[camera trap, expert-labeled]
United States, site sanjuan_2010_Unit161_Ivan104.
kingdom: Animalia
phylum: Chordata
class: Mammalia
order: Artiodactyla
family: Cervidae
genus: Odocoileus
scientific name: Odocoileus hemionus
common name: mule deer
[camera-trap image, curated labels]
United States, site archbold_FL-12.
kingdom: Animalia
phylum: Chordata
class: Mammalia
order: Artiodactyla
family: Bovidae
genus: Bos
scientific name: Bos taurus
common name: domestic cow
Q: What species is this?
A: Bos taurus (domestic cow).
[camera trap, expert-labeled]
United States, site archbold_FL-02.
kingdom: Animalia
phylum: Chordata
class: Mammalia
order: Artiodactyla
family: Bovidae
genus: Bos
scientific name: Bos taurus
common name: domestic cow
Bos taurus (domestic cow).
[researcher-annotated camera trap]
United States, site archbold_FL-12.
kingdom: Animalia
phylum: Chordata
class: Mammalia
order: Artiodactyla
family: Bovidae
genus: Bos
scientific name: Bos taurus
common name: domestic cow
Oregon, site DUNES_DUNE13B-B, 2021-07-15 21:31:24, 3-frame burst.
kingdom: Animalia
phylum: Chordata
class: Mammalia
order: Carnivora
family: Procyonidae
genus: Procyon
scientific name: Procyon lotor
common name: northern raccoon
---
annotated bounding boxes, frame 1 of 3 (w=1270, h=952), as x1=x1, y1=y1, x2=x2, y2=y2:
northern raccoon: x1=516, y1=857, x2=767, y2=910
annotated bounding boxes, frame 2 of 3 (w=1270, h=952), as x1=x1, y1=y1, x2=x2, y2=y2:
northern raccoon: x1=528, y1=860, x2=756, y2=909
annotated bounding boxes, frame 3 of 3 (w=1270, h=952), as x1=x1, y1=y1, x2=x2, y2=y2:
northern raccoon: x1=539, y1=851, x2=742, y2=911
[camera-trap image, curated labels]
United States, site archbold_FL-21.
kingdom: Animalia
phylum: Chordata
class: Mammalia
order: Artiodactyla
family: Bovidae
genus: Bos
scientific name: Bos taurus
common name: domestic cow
-*-
◆ REQUIRED WORK
Your response should consist solely of the lines from the one that holds "common name: mule deer" through the end of the listing above, reproduced exactly.

◆ TASK SOLUTION
common name: mule deer
[camera-trap image, curated labels]
United States, site archbold_FL-12.
kingdom: Animalia
phylum: Chordata
class: Mammalia
order: Artiodactyla
family: Bovidae
genus: Bos
scientific name: Bos taurus
common name: domestic cow
Q: What species is this?
A: Bos taurus (domestic cow).
[camera trap, expert-labeled]
United States, site archbold_FL-02.
kingdom: Animalia
phylum: Chordata
class: Mammalia
order: Artiodactyla
family: Bovidae
genus: Bos
scientific name: Bos taurus
common name: domestic cow
Bos taurus (domestic cow).
[researcher-annotated camera trap]
United States, site archbold_FL-12.
kingdom: Animalia
phylum: Chordata
class: Mammalia
order: Artiodactyla
family: Bovidae
genus: Bos
scientific name: Bos taurus
common name: domestic cow
Oregon, site DUNES_DUNE13B-B, 2021-07-15 21:31:24, 3-frame burst.
kingdom: Animalia
phylum: Chordata
class: Mammalia
order: Carnivora
family: Procyonidae
genus: Procyon
scientific name: Procyon lotor
common name: northern raccoon
---
annotated bounding boxes, frame 1 of 3 (w=1270, h=952), as x1=x1, y1=y1, x2=x2, y2=y2:
northern raccoon: x1=516, y1=857, x2=767, y2=910
annotated bounding boxes, frame 2 of 3 (w=1270, h=952), as x1=x1, y1=y1, x2=x2, y2=y2:
northern raccoon: x1=528, y1=860, x2=756, y2=909
annotated bounding boxes, frame 3 of 3 (w=1270, h=952), as x1=x1, y1=y1, x2=x2, y2=y2:
northern raccoon: x1=539, y1=851, x2=742, y2=911
[camera-trap image, curated labels]
United States, site archbold_FL-21.
kingdom: Animalia
phylum: Chordata
class: Mammalia
order: Artiodactyla
family: Bovidae
genus: Bos
scientific name: Bos taurus
common name: domestic cow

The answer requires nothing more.